§ Items from a dataset
※
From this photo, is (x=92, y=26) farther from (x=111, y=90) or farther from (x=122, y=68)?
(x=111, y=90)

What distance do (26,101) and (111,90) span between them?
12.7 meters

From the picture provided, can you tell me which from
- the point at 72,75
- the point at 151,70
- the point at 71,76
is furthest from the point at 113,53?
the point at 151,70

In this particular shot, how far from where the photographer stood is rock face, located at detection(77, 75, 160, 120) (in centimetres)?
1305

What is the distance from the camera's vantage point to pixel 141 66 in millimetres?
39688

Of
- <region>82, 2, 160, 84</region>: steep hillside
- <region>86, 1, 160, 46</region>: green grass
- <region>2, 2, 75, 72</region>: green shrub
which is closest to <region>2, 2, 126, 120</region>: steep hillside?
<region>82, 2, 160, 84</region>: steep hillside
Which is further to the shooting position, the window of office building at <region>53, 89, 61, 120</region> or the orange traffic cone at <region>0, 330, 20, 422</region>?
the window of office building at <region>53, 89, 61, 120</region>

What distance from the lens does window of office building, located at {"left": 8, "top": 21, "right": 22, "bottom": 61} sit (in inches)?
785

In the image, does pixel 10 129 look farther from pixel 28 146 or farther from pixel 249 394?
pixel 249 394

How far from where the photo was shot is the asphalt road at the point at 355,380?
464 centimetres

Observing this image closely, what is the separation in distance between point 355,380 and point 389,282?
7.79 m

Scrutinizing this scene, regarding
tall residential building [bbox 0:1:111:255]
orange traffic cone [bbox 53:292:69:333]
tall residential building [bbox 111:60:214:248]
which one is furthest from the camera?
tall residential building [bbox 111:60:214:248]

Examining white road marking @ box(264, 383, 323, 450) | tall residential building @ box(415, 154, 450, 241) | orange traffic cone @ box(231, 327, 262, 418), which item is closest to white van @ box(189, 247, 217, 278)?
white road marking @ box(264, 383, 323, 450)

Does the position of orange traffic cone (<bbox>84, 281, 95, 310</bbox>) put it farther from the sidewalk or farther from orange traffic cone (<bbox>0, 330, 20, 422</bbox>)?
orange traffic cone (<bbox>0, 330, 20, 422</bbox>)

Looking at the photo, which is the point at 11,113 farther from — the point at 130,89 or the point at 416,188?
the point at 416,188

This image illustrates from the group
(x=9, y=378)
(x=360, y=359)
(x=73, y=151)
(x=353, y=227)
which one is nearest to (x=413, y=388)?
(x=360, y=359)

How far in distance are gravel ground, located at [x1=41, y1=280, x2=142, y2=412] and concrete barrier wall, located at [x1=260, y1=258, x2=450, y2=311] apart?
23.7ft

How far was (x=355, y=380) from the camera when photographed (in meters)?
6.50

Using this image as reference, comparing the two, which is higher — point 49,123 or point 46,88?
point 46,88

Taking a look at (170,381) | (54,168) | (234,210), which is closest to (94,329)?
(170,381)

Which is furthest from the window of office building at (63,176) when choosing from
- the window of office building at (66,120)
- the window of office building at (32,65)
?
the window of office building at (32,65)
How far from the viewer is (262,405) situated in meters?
※
§ Instructions for the task
Take the entries and copy them out exactly.

§ Solution for this exercise
From this photo, is (x=92, y=26) farther from (x=111, y=90) or farther from (x=122, y=68)?
(x=111, y=90)

What distance do (26,101) and (111,90) span between them?
12.7 meters

From the picture provided, can you tell me which from
- the point at 72,75
- the point at 151,70
- the point at 71,76
is furthest from the point at 113,53?
the point at 151,70

In this particular shot, how far from where the photographer stood is rock face, located at detection(77, 75, 160, 120) (in centimetres)?
1305

What is the distance from the camera's vantage point to pixel 141 66 in millimetres?
39688

Of
- <region>82, 2, 160, 84</region>: steep hillside
- <region>86, 1, 160, 46</region>: green grass
- <region>2, 2, 75, 72</region>: green shrub
which is closest to <region>2, 2, 126, 120</region>: steep hillside?
<region>82, 2, 160, 84</region>: steep hillside
Which is further to the shooting position, the window of office building at <region>53, 89, 61, 120</region> or the orange traffic cone at <region>0, 330, 20, 422</region>?
the window of office building at <region>53, 89, 61, 120</region>

What distance from the lens does window of office building, located at {"left": 8, "top": 21, "right": 22, "bottom": 61} sit (in inches)?
785

In the image, does pixel 10 129 look farther from pixel 28 146 or farther from pixel 249 394?
pixel 249 394

How far from where the photo was shot is the asphalt road at the point at 355,380?
464 centimetres

Observing this image closely, what is the separation in distance between point 355,380 and point 389,282?
7.79 m

Scrutinizing this scene, regarding
tall residential building [bbox 0:1:111:255]
orange traffic cone [bbox 53:292:69:333]
tall residential building [bbox 111:60:214:248]
which one is furthest from the camera?
tall residential building [bbox 111:60:214:248]

Examining white road marking @ box(264, 383, 323, 450) | tall residential building @ box(415, 154, 450, 241) | orange traffic cone @ box(231, 327, 262, 418), which item is closest to white van @ box(189, 247, 217, 278)?
white road marking @ box(264, 383, 323, 450)

Does the position of orange traffic cone (<bbox>84, 281, 95, 310</bbox>) put it farther from the sidewalk or farther from orange traffic cone (<bbox>0, 330, 20, 422</bbox>)?
orange traffic cone (<bbox>0, 330, 20, 422</bbox>)

Looking at the photo, which is the point at 11,113 farther from — the point at 130,89 or the point at 416,188?
the point at 416,188

This image illustrates from the group
(x=9, y=378)
(x=360, y=359)
(x=73, y=151)
(x=353, y=227)
which one is nearest to (x=413, y=388)?
(x=360, y=359)

How far in distance are gravel ground, located at [x1=41, y1=280, x2=142, y2=412] and concrete barrier wall, located at [x1=260, y1=258, x2=450, y2=311] apart?
23.7ft

How far was (x=355, y=380) from the camera when photographed (in meters)?
6.50

Using this image as reference, comparing the two, which is higher — point 49,123 or point 46,88?
point 46,88

Taking a look at (170,381) | (54,168) | (234,210), which is closest to (94,329)?
(170,381)

Which is furthest from the window of office building at (63,176) when choosing from
- the window of office building at (66,120)
- the window of office building at (32,65)
?
the window of office building at (32,65)
How far from the viewer is (262,405) situated in meters?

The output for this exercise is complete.